Inside, I'm going to clear up a few things about the confidential document scandal at the School Board. 

Former School Board member Marty Rubinstein still hasn't explained how he obtained a classified security clearance report that he posted on his website to attack School Board member Phyllis Hope. Rubinstein, needless to say, is supporting Hope's opponent, Laurie Rich Levinson.

But he has clarified a few things. First, Rubinstein, whose website I won't link, points out that Hope's name is blacked out on the report. Here again is the pertinent part of the report that Rubinstein, now a political operative, posted Wednesday:

That applies to all background information. But there is more. The School Board's Special Investigative Unit gets its criminal background history from two sources, the Florida Department of Law Enforcement and the Federal Bureau of Investigation. Next to the Newark arrest is a denotation of where the record came from -- the FBI.

The FBI information is protected under federal law.

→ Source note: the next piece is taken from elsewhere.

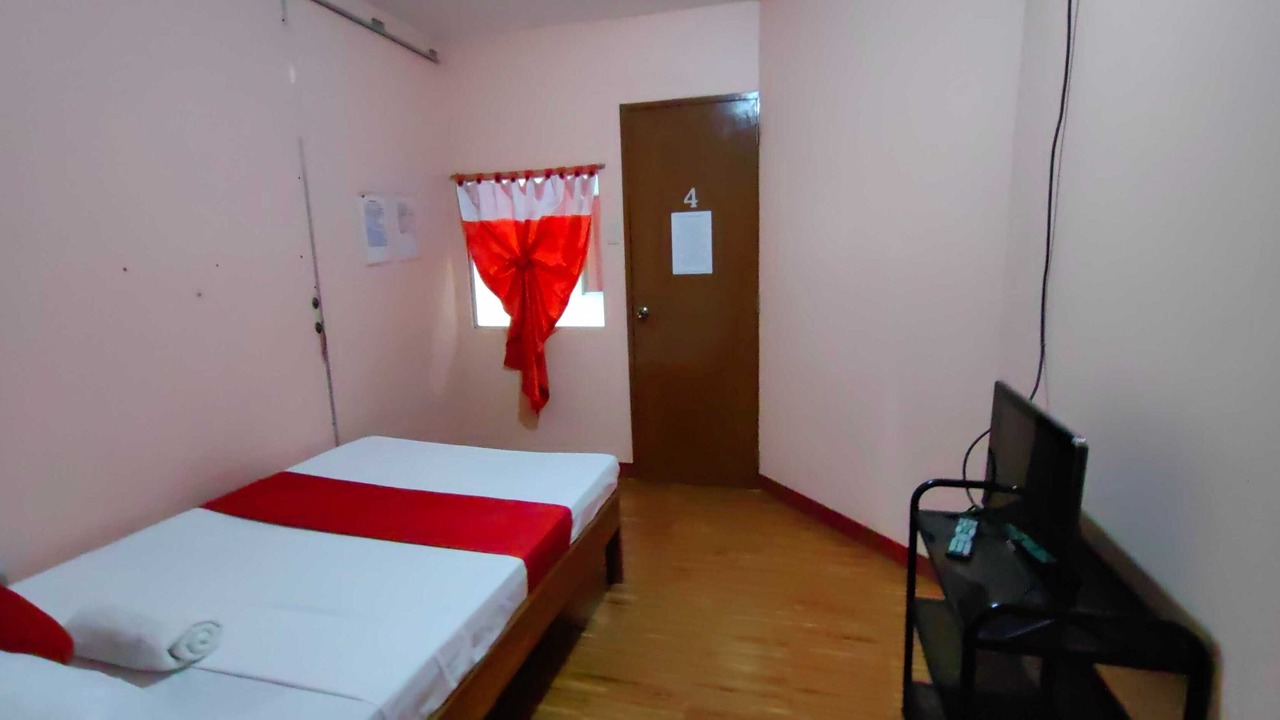 Photo of Bedroom in Quiapo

The Florida Attorney General's Office determined in 1999 that all criminal history information "shared with a public school district by the Federal Bureau of Investigation retains its character as a federal record to which only limited access is provided by federal law and is not subject to public inspection under Florida's Public Records Act."

There you have it (here's a link to the AG opinion). Rubinstein seems aware that the source of the document is of key importance. Yesterday, he wrote of my post: "All of a sudden the 'illegal' document is an FBI document. What a crock of shit. Only a small (miniscule, really) part of the document indicates is that Hope's 1981 arrest was reported to the district by the FBI."

The "miniscule" part of the document he refers to happens to have been where it is specified that the FBI was the district's source of the Newark arrest. To be fair it, is small, three small initials, in fact.

So let's agree that it's clear that the law was broken here. And it's no small thing. Hope's right to privacy has been violated, and a serious security breach has been exposed. All in the name of dirty campaigning. Tricky Dick would have been proud. 

But who broke the law, and exactly when was the law broken? Well, again, the document indicates that the clearance report posted by Rubinstein was a fax sent on October 27, 2006. That was when Rubinstein was still a School Board member and was running against none other than Phyllis Hope, a political novice who cleaned his clock in the election.

The School Board's Bell said there is no record of Rubinstein or anyone else ever making a public records request for Hope's security clearance report (which would have been denied anyway). So where did it come from?

Did Rubinstein obtain the document somehow while he was a School Board member and only publish it now? Did he get access to more of the classified reports? Or did he obtain it only recently?

Time for these questions to get answered. If not from Rubinstein, then from the authorities.

Hope, meanwhile, says she finds the whole thing "creepy."

"It's scary when you think about it," she told me. "You wonder, if they did this, what else did they do?"